▶ [Record list]:
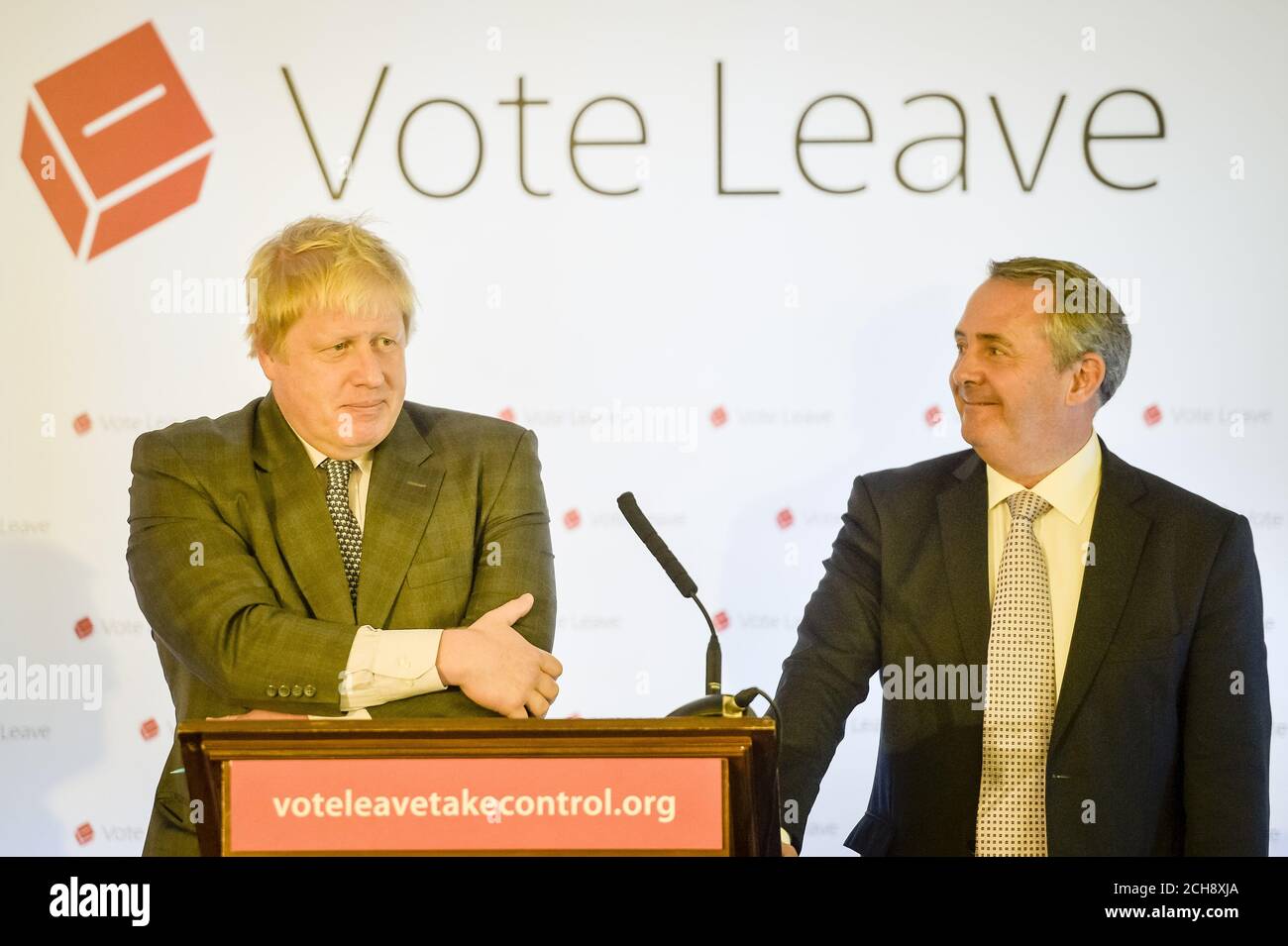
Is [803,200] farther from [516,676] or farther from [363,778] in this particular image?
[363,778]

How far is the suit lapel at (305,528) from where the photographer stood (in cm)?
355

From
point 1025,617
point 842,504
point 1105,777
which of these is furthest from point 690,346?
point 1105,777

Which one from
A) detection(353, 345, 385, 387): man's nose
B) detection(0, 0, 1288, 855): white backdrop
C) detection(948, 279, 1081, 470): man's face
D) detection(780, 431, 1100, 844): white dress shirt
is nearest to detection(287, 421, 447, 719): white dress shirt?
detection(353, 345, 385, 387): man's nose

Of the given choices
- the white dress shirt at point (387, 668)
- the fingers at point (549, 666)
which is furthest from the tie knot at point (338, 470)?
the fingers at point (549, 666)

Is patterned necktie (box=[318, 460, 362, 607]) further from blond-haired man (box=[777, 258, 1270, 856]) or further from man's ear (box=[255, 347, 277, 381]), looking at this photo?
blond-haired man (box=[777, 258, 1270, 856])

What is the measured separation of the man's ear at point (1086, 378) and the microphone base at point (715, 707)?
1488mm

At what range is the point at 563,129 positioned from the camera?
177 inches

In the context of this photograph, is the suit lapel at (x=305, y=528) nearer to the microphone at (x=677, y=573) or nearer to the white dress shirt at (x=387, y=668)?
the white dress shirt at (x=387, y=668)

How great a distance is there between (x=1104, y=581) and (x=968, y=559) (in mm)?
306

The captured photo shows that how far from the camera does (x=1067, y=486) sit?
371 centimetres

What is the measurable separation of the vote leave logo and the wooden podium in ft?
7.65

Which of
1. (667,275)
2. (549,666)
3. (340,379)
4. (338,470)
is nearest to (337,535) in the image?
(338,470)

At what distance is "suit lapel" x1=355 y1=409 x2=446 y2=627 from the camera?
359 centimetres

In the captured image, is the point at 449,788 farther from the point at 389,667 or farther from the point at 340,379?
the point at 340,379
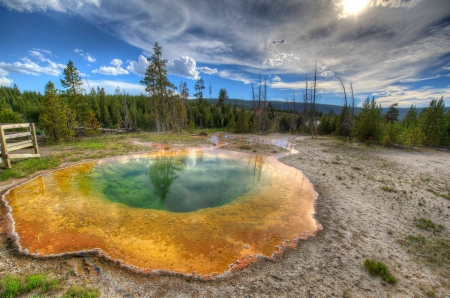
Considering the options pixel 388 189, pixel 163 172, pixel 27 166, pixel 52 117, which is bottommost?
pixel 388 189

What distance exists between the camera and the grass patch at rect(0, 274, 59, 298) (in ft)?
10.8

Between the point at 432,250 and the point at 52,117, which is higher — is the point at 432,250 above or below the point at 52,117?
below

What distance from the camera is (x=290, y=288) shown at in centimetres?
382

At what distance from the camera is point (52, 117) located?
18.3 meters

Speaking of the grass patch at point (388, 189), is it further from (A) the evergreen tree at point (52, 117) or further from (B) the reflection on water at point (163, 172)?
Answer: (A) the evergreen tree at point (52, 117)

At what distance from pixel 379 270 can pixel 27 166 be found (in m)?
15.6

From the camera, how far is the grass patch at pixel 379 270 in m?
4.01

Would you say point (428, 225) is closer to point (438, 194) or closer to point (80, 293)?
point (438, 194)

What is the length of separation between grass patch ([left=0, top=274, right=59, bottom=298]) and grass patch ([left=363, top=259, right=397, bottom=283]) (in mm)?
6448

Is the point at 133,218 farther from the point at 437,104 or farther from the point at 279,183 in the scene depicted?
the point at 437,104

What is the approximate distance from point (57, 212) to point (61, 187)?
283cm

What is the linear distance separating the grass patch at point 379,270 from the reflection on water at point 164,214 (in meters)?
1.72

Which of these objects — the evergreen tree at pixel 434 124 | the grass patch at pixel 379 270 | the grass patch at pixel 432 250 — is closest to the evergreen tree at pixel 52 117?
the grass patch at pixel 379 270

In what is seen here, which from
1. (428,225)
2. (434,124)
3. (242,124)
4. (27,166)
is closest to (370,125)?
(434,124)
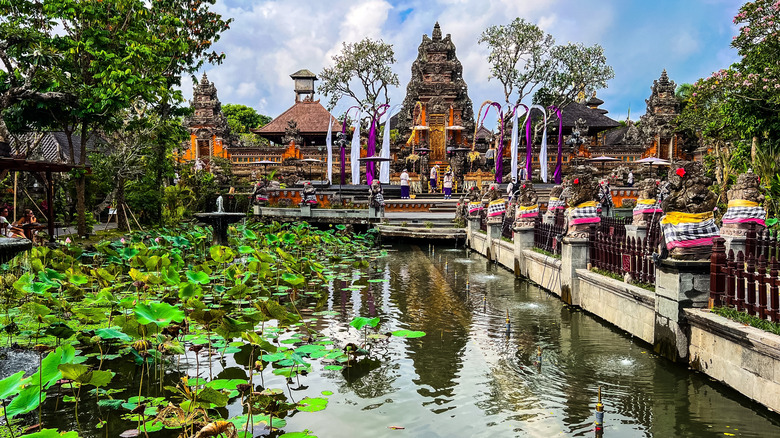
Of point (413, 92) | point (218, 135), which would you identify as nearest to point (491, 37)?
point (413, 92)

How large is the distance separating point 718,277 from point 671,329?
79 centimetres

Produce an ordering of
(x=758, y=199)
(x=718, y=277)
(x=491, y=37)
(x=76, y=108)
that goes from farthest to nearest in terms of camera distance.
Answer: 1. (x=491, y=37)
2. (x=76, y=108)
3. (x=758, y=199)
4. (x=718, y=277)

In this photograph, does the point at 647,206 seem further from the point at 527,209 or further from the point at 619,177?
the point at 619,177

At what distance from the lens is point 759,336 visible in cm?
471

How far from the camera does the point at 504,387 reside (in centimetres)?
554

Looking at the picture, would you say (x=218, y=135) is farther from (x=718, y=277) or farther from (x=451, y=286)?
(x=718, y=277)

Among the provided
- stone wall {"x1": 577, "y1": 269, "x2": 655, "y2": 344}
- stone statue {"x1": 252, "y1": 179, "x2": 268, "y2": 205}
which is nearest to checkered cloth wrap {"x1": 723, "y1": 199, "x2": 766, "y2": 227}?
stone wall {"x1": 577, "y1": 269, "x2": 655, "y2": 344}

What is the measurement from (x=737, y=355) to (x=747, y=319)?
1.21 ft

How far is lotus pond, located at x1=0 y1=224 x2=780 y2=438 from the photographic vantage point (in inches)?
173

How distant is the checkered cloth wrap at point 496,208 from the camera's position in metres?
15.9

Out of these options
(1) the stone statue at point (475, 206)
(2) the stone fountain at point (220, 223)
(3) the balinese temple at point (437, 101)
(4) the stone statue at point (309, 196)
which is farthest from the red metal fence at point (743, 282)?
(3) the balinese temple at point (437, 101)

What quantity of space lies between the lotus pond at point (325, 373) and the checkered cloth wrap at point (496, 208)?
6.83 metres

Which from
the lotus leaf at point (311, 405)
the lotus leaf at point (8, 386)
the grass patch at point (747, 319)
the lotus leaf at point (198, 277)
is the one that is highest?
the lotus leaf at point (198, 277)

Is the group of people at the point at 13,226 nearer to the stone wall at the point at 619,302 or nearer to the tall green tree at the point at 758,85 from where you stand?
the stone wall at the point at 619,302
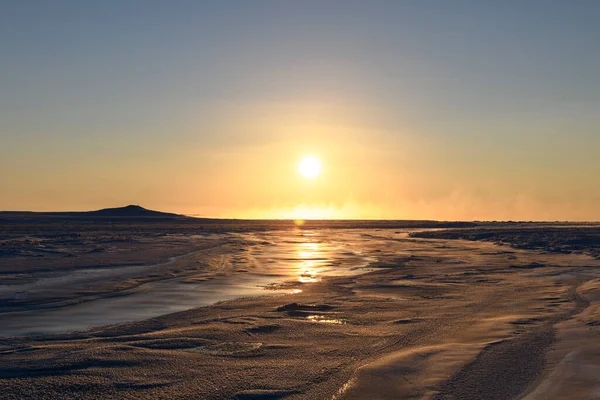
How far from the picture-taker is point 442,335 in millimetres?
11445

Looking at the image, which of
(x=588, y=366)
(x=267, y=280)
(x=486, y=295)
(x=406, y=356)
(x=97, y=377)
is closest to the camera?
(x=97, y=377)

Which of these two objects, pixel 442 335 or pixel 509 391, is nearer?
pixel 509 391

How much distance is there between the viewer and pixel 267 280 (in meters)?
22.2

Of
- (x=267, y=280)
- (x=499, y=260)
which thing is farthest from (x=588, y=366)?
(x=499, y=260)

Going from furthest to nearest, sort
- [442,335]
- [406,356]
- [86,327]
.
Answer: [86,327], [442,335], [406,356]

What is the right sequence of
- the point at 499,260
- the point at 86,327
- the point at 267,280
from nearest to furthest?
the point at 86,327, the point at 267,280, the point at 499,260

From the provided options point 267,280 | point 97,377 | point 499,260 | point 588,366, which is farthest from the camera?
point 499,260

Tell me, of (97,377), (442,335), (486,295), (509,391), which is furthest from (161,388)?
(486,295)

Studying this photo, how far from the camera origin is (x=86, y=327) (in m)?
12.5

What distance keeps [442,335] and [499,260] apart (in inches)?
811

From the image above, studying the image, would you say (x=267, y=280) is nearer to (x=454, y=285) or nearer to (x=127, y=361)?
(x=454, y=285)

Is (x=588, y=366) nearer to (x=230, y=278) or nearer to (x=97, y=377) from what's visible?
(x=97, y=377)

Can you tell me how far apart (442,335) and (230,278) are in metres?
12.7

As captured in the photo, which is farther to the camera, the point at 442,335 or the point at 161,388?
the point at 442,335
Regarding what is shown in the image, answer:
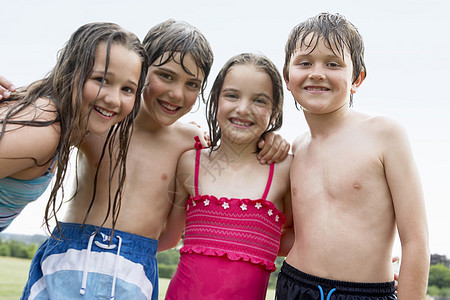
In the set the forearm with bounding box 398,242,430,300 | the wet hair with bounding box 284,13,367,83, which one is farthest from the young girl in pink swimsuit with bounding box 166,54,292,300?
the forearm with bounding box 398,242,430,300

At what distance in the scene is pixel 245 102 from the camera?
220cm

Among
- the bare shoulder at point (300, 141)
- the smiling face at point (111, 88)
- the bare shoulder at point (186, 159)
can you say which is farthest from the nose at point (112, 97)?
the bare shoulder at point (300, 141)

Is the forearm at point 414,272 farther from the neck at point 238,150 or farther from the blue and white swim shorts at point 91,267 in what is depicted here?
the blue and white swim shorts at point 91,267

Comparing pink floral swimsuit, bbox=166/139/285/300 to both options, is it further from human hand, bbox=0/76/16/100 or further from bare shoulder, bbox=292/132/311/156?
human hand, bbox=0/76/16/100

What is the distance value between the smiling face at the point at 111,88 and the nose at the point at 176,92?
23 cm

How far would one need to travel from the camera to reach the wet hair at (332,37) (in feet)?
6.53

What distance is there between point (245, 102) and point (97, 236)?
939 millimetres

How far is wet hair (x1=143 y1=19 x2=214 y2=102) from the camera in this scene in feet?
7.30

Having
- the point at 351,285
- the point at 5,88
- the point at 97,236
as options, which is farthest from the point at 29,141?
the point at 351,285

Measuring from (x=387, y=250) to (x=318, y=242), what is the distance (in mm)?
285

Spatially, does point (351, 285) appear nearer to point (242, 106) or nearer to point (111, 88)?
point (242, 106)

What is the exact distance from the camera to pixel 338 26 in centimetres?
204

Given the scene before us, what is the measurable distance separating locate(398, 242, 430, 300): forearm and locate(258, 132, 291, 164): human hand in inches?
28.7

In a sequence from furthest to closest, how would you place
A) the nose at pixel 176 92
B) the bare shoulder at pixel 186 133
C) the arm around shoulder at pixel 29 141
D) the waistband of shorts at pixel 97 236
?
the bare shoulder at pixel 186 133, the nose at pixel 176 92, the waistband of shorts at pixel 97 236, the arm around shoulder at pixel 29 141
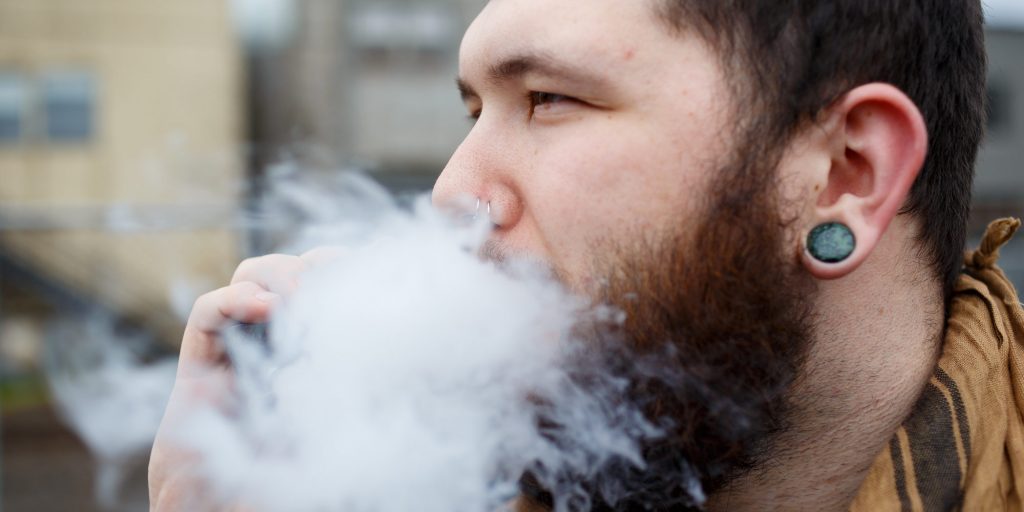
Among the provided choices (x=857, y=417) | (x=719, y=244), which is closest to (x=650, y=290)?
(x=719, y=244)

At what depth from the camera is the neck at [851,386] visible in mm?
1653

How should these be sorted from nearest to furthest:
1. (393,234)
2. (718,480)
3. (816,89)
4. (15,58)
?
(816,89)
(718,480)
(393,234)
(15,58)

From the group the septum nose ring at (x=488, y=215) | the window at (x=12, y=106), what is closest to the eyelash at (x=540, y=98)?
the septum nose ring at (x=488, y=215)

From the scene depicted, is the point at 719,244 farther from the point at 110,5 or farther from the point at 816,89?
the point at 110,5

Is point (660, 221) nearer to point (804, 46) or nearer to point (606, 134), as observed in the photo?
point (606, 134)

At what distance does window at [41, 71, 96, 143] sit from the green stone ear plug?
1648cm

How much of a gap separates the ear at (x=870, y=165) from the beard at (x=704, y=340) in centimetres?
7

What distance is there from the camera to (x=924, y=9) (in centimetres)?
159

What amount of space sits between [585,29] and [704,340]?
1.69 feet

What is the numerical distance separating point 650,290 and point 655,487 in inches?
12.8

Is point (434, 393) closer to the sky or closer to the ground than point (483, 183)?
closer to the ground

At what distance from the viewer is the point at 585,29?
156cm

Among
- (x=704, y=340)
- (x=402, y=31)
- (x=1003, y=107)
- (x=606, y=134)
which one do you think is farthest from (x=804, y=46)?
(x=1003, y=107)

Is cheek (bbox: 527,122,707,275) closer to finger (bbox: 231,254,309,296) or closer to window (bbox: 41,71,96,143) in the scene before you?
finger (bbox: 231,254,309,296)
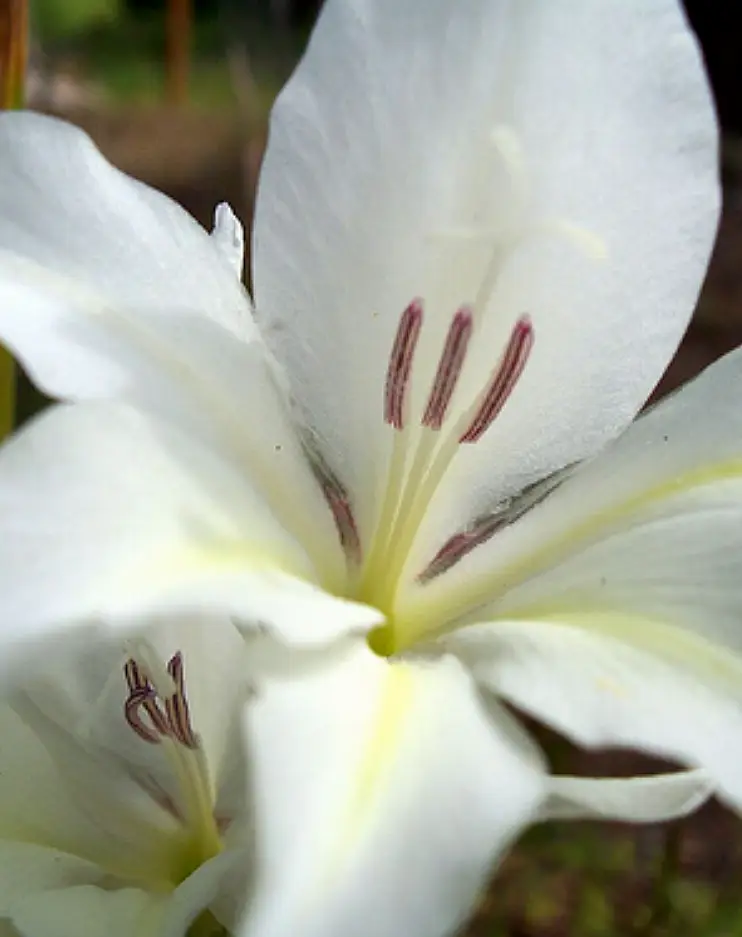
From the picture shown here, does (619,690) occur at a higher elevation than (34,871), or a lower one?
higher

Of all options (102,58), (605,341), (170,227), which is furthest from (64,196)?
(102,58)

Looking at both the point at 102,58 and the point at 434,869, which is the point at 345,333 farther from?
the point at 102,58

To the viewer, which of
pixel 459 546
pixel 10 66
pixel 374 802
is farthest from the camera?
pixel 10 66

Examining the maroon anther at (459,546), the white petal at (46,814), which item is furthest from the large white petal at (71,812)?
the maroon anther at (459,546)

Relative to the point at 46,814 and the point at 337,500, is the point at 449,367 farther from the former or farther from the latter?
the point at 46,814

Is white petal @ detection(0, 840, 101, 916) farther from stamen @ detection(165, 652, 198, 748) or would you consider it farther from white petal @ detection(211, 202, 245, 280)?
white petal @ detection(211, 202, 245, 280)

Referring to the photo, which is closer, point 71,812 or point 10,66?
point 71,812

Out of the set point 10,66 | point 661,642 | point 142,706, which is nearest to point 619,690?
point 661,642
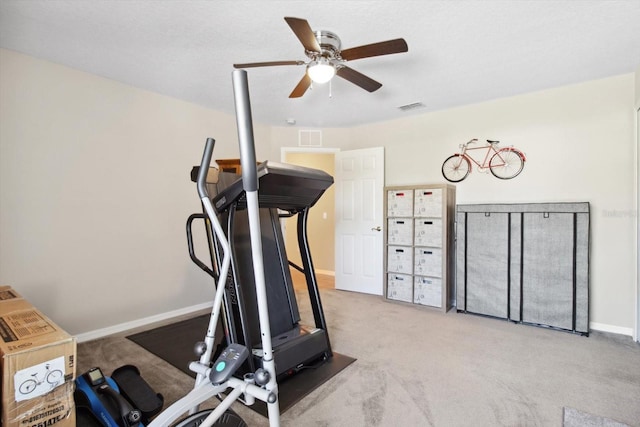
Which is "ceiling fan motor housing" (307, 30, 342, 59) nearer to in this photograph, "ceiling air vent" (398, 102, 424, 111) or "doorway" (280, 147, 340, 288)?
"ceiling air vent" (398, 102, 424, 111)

▶ [Short task]: Drop the pictures, then reproduce exactly the lines from the one with "At what distance from the viewer" through the final line of the listing.

▶ [Solved problem]:
At what distance from the viewer is the point at 585,29?
156cm

Among
- (x=704, y=340)
- (x=402, y=31)
- (x=1003, y=107)
- (x=606, y=134)
which one do you think is farthest from (x=804, y=46)?
(x=1003, y=107)

Is cheek (bbox: 527,122,707,275) closer to finger (bbox: 231,254,309,296) or closer to window (bbox: 41,71,96,143) in the scene before you?
finger (bbox: 231,254,309,296)
From the picture shown here, does (619,690) occur at a higher elevation than (34,871), or a lower one?
higher

Of all options (102,58), (605,341), (170,227), which is furthest from (64,196)?
(102,58)

Looking at both the point at 102,58 and the point at 434,869, which is the point at 345,333 farther from?
the point at 102,58

To the viewer, which of
pixel 459 546
pixel 10 66
pixel 374 802
is farthest from the camera?
pixel 10 66

Examining the maroon anther at (459,546), the white petal at (46,814), which item is furthest from the large white petal at (71,812)?
the maroon anther at (459,546)

Relative to the point at 46,814 and the point at 337,500, is the point at 449,367 farther from the former or farther from the latter?
the point at 46,814

Is white petal @ detection(0, 840, 101, 916) farther from stamen @ detection(165, 652, 198, 748) or would you consider it farther from white petal @ detection(211, 202, 245, 280)?
white petal @ detection(211, 202, 245, 280)

Referring to the photo, which is closer, point 71,812 or point 10,66?
point 71,812

Out of the set point 10,66 | point 661,642 | point 142,706, which is nearest to point 619,690?
point 661,642
Which is "ceiling fan motor housing" (307, 30, 342, 59) nearer to in this photograph, "ceiling air vent" (398, 102, 424, 111) or "doorway" (280, 147, 340, 288)?
"ceiling air vent" (398, 102, 424, 111)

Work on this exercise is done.